↓↓↓
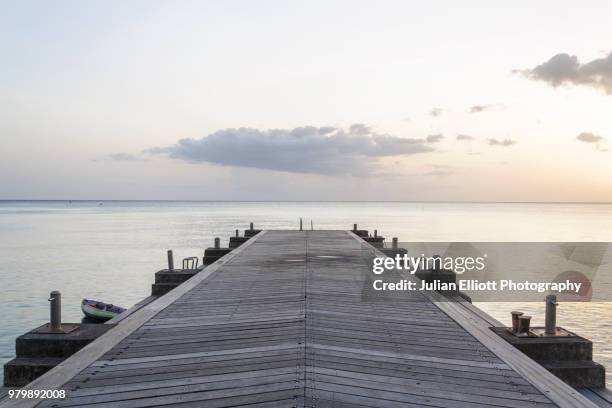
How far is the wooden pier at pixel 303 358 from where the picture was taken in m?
5.89

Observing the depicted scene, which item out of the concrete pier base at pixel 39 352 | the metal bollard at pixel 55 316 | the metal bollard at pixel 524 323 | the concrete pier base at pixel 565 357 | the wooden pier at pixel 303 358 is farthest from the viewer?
the metal bollard at pixel 55 316

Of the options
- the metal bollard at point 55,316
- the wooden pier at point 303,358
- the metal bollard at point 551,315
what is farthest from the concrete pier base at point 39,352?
the metal bollard at point 551,315

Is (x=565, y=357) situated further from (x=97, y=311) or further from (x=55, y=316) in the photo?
(x=97, y=311)

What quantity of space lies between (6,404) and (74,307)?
2571 cm

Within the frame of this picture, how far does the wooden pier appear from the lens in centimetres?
589

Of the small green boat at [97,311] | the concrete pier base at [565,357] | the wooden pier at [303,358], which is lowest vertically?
the small green boat at [97,311]

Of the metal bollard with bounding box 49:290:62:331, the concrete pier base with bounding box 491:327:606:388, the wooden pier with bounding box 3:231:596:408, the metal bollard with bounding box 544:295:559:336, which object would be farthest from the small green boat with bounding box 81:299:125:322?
the metal bollard with bounding box 544:295:559:336

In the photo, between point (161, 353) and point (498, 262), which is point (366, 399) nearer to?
point (161, 353)

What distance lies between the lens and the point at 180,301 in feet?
36.7

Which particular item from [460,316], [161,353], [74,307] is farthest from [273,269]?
[74,307]

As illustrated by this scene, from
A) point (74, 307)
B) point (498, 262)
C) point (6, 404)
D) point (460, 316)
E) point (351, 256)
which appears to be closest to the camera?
point (6, 404)

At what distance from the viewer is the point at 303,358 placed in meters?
7.01

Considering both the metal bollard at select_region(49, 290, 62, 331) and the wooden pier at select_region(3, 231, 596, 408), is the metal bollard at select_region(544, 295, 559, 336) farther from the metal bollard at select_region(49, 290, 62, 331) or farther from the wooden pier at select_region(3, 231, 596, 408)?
the metal bollard at select_region(49, 290, 62, 331)

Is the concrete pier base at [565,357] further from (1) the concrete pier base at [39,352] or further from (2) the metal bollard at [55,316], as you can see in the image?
(2) the metal bollard at [55,316]
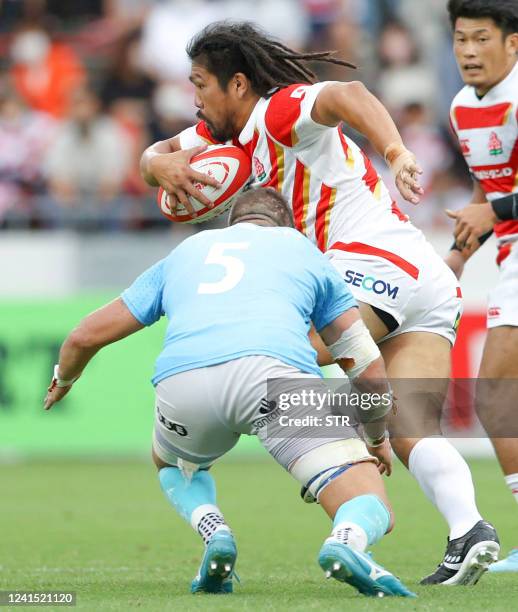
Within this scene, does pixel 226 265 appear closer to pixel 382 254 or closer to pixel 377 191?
pixel 382 254

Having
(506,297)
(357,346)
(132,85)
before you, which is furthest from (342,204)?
(132,85)

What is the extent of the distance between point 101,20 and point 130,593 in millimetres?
13261

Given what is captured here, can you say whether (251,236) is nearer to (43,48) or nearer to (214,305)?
(214,305)

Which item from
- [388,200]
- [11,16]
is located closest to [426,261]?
[388,200]

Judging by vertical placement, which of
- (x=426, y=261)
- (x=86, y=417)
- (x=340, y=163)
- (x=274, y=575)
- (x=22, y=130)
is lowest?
(x=86, y=417)

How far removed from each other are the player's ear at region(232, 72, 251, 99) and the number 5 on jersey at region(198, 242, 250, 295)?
3.26ft

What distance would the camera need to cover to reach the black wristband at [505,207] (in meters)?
6.57

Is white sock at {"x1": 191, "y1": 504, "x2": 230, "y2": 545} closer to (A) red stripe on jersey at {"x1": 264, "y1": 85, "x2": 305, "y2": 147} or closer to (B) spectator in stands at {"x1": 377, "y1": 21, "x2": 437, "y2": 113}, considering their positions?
(A) red stripe on jersey at {"x1": 264, "y1": 85, "x2": 305, "y2": 147}

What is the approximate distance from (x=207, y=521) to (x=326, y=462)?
27.9 inches

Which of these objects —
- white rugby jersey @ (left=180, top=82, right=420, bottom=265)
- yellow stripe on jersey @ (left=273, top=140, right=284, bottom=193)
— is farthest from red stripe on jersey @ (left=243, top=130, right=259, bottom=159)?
yellow stripe on jersey @ (left=273, top=140, right=284, bottom=193)

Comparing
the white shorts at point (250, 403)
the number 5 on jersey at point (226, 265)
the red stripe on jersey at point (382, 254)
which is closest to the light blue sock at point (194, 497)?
the white shorts at point (250, 403)

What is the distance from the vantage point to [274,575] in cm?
615

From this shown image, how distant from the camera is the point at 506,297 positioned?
6.76 metres

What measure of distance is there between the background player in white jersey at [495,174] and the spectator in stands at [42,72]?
391 inches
↑↑↑
(TASK DETAILS)
Write out every line of the records above as a JSON list of strings, one string per line, leaving out blank lines and the pictures.

(RESULT OF THIS TASK)
[
  "How far is the wooden pier at pixel 303 358 from where the picture was taken in m?",
  "5.89",
  "Observing the depicted scene, which item out of the concrete pier base at pixel 39 352 | the metal bollard at pixel 55 316 | the metal bollard at pixel 524 323 | the concrete pier base at pixel 565 357 | the wooden pier at pixel 303 358 is farthest from the viewer?",
  "the metal bollard at pixel 55 316",
  "Of the options",
  "- the metal bollard at point 55,316",
  "- the wooden pier at point 303,358",
  "- the metal bollard at point 551,315",
  "what is farthest from the concrete pier base at point 39,352?",
  "the metal bollard at point 551,315",
  "Is (x=565, y=357) situated further from (x=97, y=311) or further from (x=55, y=316) in the photo?",
  "(x=97, y=311)",
  "What quantity of space lies between (6,404) and (74,307)?",
  "2571 cm",
  "Within the frame of this picture, how far does the wooden pier appear from the lens in centimetres?",
  "589",
  "Of the small green boat at [97,311] | the concrete pier base at [565,357] | the wooden pier at [303,358], which is lowest vertically?",
  "the small green boat at [97,311]",
  "Of the metal bollard with bounding box 49:290:62:331, the concrete pier base with bounding box 491:327:606:388, the wooden pier with bounding box 3:231:596:408, the metal bollard with bounding box 544:295:559:336, which object would be farthest from the small green boat with bounding box 81:299:125:322?",
  "the metal bollard with bounding box 544:295:559:336",
  "In the photo, between point (161, 353) and point (498, 262), which is point (366, 399) nearer to?",
  "point (161, 353)",
  "What distance lies between the lens and the point at 180,301 in feet?",
  "36.7",
  "Which particular item from [460,316], [161,353], [74,307] is farthest from [273,269]?",
  "[74,307]",
  "As illustrated by this scene, from",
  "A) point (74, 307)",
  "B) point (498, 262)",
  "C) point (6, 404)",
  "D) point (460, 316)",
  "E) point (351, 256)",
  "which appears to be closest to the camera?",
  "point (6, 404)",
  "At what distance from the viewer is the point at 303,358 placed in meters?",
  "7.01",
  "Considering both the metal bollard at select_region(49, 290, 62, 331) and the wooden pier at select_region(3, 231, 596, 408), is the metal bollard at select_region(544, 295, 559, 336) farther from the metal bollard at select_region(49, 290, 62, 331) or farther from the wooden pier at select_region(3, 231, 596, 408)?",
  "the metal bollard at select_region(49, 290, 62, 331)",
  "Is the concrete pier base at [565,357] further from (1) the concrete pier base at [39,352] or further from (2) the metal bollard at [55,316], as you can see in the image?",
  "(2) the metal bollard at [55,316]",
  "Within this scene, does pixel 226 265 appear closer to pixel 382 254 or closer to pixel 377 191?",
  "pixel 382 254",
  "Having",
  "(506,297)",
  "(357,346)",
  "(132,85)",
  "before you, which is furthest from (342,204)?",
  "(132,85)",
  "What is the extent of the distance between point 101,20 and point 130,593 in millimetres?",
  "13261",
  "Given what is captured here, can you say whether (251,236) is nearer to (43,48) or nearer to (214,305)?",
  "(214,305)",
  "Which item from",
  "- [388,200]",
  "- [11,16]",
  "is located closest to [426,261]?",
  "[388,200]",
  "Judging by vertical placement, which of",
  "- (x=426, y=261)",
  "- (x=86, y=417)",
  "- (x=340, y=163)",
  "- (x=274, y=575)",
  "- (x=22, y=130)",
  "is lowest?",
  "(x=86, y=417)",
  "How far removed from each other are the player's ear at region(232, 72, 251, 99) and the number 5 on jersey at region(198, 242, 250, 295)?",
  "3.26ft",
  "What distance would the camera need to cover to reach the black wristband at [505,207] (in meters)?",
  "6.57",
  "Is white sock at {\"x1\": 191, \"y1\": 504, \"x2\": 230, \"y2\": 545} closer to (A) red stripe on jersey at {\"x1\": 264, \"y1\": 85, \"x2\": 305, \"y2\": 147} or closer to (B) spectator in stands at {\"x1\": 377, \"y1\": 21, \"x2\": 437, \"y2\": 113}, considering their positions?",
  "(A) red stripe on jersey at {\"x1\": 264, \"y1\": 85, \"x2\": 305, \"y2\": 147}",
  "What is the approximate distance from (x=207, y=521) to (x=326, y=462)?",
  "27.9 inches",
  "Which of these objects —",
  "- white rugby jersey @ (left=180, top=82, right=420, bottom=265)",
  "- yellow stripe on jersey @ (left=273, top=140, right=284, bottom=193)",
  "— is farthest from red stripe on jersey @ (left=243, top=130, right=259, bottom=159)?",
  "yellow stripe on jersey @ (left=273, top=140, right=284, bottom=193)",
  "Comparing",
  "the white shorts at point (250, 403)",
  "the number 5 on jersey at point (226, 265)",
  "the red stripe on jersey at point (382, 254)",
  "which is closest to the light blue sock at point (194, 497)?",
  "the white shorts at point (250, 403)",
  "What is the distance from the vantage point to [274,575] in cm?",
  "615",
  "From this shown image, how distant from the camera is the point at 506,297 positioned?",
  "6.76 metres",
  "What measure of distance is there between the background player in white jersey at [495,174] and the spectator in stands at [42,72]?",
  "391 inches"
]